Other valuable tools that the MVMA is committed to developing are designed to help veterinary students and new graduates reduce their debt-to-income ratio. The average student debt for 2016 was approximately $180,000 with some students exceeding $300,000. The MVMA has partnered with the MSU College of Veterinary Medicine and other national groups by providing student debt resources on their website, offering sessions for MSU CVM students and offering free financial advice for current members. The debt-to-income ratio has become a burden for both new graduates and their employers, and the MVMA is looking for ways to help new members succeed for the long-term.
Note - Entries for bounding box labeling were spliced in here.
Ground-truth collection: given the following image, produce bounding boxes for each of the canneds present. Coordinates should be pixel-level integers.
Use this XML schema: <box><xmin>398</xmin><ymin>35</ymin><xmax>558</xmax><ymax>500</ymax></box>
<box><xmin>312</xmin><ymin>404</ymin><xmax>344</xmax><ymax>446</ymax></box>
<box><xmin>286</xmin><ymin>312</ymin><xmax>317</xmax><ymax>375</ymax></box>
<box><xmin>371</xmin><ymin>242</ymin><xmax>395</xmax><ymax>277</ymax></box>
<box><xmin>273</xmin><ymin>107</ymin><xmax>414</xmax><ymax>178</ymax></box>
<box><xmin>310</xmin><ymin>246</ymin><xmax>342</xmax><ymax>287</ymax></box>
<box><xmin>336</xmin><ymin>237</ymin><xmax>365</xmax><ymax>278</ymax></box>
During 2015-2016, MVMA had a Wellness Task Force dedicated to assisting veterinarians who were challenged with compassion fatigue, financial concerns, psychological distress, or issues around work-life balance. A recent study published by Nett, et. al. in JAVMA, (2016) reported that membership in a professional veterinary association was positively correlated with reduced mental illness and suicide. The authors found that 17.5% of veterinarians who were not association members experienced severe psychological distress at the time of the survey compared to 9.3% of veterinarians who belonged to an association. Strand, et al. (2016) noted in a Wellness Risk Factor Study that veterinary medical associations (VMAs) played a critical role by offering social support and a means for sharing information. State VMAs, along with online social communities, are important outlets for helping veterinarians across the profession find and maintain positive support systems. The MVMA Wellness Task Force was specifically created in an effort to design and develop ongoing resources for our professional community across Michigan.
Encouraging membership in the MVMA can provide numerous benefits for all. Free or reduced-cost CE is a major concern for many. Legal and financial resources for managing debt relief will continue to be important tools for helping new graduates succeed, and promoting the physical, mental and emotional wellness of our colleagues across the veterinary profession is something our association is committed to for everyone’s long-term benefit. Endorsing membership in the MVMA and assisting colleagues with costs of membership could be priceless.
Nett, R. J., Witte, T. K., Holzbauer, S. M., et. al. (2015). Risk factors for suicide, attitudes toward mental illness, and practice-related stressors among US veterinarians. Journal of the American Veterinary Medicine Association, 247(8), 945-955.
Strand, E., and Faust, C. (2016) Wellness Risk Factor Study Finds Positive Correlation to VMA Membership.